Is the assumption that most readers are not like me, and would actually want to interact with AI to learn about your wife’s book before reading it…? :thinking: Or what am I misunderstanding here?


All that said, I would love to buy a copy of your wife’s book once it’s out. I’m intrigued :slight_smile:

Currently, any connection or mention of AI, to include “Absolutely no AI used!” might tend to make some disbelieve it.
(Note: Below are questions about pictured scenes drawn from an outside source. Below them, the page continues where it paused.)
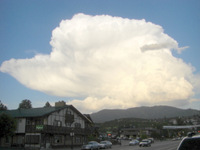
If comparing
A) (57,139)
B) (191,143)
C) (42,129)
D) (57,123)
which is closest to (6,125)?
(42,129)

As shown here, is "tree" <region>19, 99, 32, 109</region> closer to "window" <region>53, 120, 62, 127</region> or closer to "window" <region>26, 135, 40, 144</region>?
"window" <region>53, 120, 62, 127</region>

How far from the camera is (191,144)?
5.91m

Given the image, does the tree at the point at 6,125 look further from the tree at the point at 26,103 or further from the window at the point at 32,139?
the tree at the point at 26,103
Somewhere after the release of the 4th Harry Potter book by JK Rowling, I heard an online conspiracy that there was a sudden, marked improvement from the first to second books, i.e. it was ghost-written/assisted. I haven’t read any of them and it was plausible yet I didn’t really care. just asked DeepSeek and while it acknowledges the conspiracy puts up a pretty good case to debunk it.

Somewhat similarly, there has been no solid reason to dis-believe the Works of William Shakespeare were written by him (or at least by the same guy - but that’s another conspiracy). I guess DeepSeek would say it’s “saturated with Shakespeare’s renowned literary DNA”

I dunno if Roget caused any controversy with his Synonym Dictionary (I asked DeepSeek what another word for thesaurus was and it’s apparently an old joke) yet if you’re using at every chance to appear smart or non-repetitious it would likely be off-putting. i don’t think, otherwise, there’s any reason to acknowledge using it and I’d think it an odd question to ask of an author (outside of the overuse I mentioned).

You are right - plenty of lines left to be drawn till the main question is “It is good?”